## What is required
In the entries below, count the lines that include the word "burst" and reply with the number alone.

## Stored data entries
○ ○ ○
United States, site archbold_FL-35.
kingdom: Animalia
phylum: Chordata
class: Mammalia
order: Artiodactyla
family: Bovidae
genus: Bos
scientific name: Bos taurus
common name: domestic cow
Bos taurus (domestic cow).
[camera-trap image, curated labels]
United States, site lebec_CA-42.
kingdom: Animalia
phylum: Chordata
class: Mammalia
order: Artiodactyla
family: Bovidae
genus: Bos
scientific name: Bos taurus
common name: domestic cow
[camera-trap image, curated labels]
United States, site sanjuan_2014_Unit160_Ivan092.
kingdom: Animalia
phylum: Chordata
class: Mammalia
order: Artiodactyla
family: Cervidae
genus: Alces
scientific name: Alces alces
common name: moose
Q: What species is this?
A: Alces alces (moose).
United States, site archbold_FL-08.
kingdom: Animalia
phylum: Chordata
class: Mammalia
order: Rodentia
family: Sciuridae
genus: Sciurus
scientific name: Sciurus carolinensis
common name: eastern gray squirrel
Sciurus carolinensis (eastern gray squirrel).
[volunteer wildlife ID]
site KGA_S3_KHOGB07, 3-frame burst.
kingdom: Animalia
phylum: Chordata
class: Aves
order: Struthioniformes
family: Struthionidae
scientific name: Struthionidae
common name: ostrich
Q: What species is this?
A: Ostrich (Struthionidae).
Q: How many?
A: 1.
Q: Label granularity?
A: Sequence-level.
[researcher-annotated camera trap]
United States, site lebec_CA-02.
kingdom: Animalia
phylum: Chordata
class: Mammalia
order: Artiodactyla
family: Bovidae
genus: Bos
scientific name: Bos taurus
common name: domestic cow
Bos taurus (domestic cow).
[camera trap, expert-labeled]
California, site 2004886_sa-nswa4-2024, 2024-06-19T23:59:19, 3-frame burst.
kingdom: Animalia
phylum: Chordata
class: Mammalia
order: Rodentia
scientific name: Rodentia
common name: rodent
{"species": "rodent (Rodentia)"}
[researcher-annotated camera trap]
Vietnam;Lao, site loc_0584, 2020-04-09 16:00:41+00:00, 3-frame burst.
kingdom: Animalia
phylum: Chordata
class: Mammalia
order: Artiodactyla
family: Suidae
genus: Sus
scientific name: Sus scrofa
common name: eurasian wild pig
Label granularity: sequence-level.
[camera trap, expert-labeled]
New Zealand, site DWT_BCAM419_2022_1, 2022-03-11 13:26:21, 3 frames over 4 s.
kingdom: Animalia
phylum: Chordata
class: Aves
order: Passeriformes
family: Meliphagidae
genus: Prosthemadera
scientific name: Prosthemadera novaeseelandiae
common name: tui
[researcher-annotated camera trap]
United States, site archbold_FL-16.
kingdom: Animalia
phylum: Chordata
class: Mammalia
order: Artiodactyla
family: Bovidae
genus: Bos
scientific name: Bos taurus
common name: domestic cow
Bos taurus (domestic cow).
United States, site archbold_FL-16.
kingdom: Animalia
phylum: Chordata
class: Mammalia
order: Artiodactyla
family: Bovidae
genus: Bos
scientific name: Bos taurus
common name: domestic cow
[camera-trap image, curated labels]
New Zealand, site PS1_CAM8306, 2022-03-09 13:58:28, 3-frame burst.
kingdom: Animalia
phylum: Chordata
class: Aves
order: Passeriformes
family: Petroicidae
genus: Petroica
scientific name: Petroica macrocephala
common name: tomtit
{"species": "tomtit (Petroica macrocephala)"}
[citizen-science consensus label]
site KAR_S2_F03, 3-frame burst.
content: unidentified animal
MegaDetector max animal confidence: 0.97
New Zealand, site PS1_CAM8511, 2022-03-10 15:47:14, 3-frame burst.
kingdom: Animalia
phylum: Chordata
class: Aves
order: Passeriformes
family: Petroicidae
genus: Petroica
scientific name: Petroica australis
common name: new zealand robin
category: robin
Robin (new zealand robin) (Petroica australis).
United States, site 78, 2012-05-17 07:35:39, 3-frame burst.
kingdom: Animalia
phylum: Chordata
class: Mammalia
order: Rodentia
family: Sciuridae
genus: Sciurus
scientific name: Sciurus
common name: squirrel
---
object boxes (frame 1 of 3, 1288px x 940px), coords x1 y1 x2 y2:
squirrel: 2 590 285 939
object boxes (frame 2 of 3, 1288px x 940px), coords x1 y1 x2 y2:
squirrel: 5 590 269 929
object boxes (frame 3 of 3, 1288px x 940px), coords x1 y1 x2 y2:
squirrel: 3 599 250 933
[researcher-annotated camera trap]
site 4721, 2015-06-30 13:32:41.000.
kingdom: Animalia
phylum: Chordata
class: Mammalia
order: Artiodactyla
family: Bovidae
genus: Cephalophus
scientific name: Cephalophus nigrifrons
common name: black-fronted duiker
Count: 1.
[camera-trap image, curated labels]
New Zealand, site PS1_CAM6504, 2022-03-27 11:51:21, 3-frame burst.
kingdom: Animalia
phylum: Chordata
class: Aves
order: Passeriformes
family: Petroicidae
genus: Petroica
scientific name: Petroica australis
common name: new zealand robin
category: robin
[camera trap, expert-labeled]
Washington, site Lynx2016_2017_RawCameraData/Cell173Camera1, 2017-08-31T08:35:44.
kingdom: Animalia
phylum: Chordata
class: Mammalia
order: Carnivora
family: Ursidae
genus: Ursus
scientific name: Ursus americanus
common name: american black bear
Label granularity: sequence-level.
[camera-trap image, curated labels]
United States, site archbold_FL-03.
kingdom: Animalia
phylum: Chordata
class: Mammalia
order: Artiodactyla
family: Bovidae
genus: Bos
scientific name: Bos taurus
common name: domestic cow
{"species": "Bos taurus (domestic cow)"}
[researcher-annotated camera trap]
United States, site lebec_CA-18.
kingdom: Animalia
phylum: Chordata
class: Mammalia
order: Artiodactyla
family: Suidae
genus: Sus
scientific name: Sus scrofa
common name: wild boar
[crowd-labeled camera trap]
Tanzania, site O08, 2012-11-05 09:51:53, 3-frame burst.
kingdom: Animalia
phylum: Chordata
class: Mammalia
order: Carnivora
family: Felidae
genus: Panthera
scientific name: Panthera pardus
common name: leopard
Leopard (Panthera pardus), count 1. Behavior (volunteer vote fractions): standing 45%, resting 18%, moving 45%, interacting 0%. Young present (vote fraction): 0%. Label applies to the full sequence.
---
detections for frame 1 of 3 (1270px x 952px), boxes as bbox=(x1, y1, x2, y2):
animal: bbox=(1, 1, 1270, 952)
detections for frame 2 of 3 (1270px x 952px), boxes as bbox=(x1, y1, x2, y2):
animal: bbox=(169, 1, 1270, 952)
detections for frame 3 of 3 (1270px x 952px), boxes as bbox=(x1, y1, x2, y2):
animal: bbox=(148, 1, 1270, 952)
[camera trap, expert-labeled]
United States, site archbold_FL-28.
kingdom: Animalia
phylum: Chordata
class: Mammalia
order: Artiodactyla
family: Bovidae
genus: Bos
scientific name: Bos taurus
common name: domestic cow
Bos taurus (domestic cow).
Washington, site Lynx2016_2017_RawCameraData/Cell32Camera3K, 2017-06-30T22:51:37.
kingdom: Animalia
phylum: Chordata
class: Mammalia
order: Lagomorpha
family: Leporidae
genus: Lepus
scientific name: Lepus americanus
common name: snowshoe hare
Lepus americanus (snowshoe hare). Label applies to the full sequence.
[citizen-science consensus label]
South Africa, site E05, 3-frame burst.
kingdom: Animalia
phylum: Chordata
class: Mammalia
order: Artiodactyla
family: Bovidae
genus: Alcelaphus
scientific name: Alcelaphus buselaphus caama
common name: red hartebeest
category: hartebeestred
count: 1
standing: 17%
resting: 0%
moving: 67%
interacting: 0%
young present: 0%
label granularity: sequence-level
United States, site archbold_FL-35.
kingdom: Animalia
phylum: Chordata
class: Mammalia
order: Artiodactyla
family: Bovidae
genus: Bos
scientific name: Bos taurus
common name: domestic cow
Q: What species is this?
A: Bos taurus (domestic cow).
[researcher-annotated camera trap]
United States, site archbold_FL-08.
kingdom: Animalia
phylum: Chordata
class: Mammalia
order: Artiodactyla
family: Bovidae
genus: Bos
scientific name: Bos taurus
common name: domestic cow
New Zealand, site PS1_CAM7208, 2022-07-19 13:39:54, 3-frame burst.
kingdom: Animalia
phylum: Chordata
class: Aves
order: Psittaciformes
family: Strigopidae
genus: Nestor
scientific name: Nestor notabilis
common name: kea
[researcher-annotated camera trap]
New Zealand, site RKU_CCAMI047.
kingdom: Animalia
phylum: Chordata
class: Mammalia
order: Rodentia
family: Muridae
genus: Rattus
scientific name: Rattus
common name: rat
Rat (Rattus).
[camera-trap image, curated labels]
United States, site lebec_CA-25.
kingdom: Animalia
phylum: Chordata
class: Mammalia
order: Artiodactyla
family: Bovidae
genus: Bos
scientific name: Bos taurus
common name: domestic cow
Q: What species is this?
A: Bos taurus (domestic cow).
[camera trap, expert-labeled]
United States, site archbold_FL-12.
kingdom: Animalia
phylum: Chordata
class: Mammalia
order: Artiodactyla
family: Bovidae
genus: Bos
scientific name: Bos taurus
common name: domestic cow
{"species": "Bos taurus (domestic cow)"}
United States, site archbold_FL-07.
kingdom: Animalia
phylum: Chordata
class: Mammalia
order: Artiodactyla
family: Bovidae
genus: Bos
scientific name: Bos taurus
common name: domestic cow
○ ○ ○
## Completed exercise
11